Espèrons juste que cette nouvelle production ne servira pas d’alibi aux chaînes « généralistes » du service public pour tenter d’imiter à nouveau leur envahissant voisin privé. Autre petit cafouillage: l’insistance de Jean-Paul Philippot à souligner que « ce lancement a été réalisé dans les temps, ce qui est aussi une utopie » ! C’est gentil pour les équipes concernées, mais ça laisse rêveur sur l’état des autres projets de la RTBF.
Jérôme Clément et Jean-Paul Philippot - Photo : M.R.
Mais, las de jouer les mauvaises langues, qu’en est-il du programme lui-même ?
La première de l’émission quotidienne avait de quoi convaincre. Un petit manque de rythme peut-être, que l’on mettra sur le compte du stress ou bien de l’étrangeté du choix du décor. En effet, on était certes à Flagey… mais dans un couloir ! On a vu plus convivial. Fort heureusement, depuis, l’émission a pris place dans un vrai studio; ce qui laisse espérer qu’un jour, Screen, le rendez-vous cinéma de La Une, ne sera plus tourné à côté des toilettes d’un multiplexe bruxellois !
A la tête de l’émission, on retrouve Eric Russon, ancien de Télé Bruxelles, installé depuis quelques saisons maintenant en radio sur La Première. Jouissant à la fois de la crédibilité et du talent, le souriant journaliste se révèle un excellent meneur. Autour de lui, une équipe roulante de chroniqueurs, souvent représentatifs du milieu dont ils se feront tantôt les porte-parole tantôt les critiques. Russon veut créer une petite famille que l’on prendra plaisir à retrouver, dont on apprendra à connaître les goûts et les coups de gueule… On ne doute pas qu’il puisse y arriver.

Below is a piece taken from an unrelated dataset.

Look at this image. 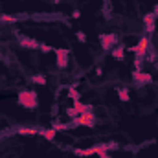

Le rendez-vous peut paraître court (vingt minutes bien tassées) mais, comme on l’a dit, à un rythme quotidien, c’est une vraie gageure. Et puis, le format court est le meilleur antidote à tout risque d’ennui. Ainsi comprimée et programmée à l’heure où s’achève le JT de la RTBF, l’émission a toutes ses chances d’attirer son public. Sur la grille d’Arte, elle se retrouve entre le Journal franco-allemand de la Culture et le début des soirées, Théma entre autres, qui ont fait la renommée d’Arte.
Au vu de ses premiers jours d’existence, on a envie de croire en Arte Belgique. Les programmes proposés - ou faut-il dire le programme ? - sont de qualité et représentatifs du spectre culturel à couvrir. On espère juste qu’en cas de succès d’audience (même si une partie de la stratégie de « délocalisation » est sans doute d’en faire un souci mineur), il s’avèrera qu’il ne s’agissait que d’un début. Autrement, on se demandera toujours s’il n’y avait vraiment pas vingt minutes déblocables par la RTBF ailleurs que sur une autre chaîne.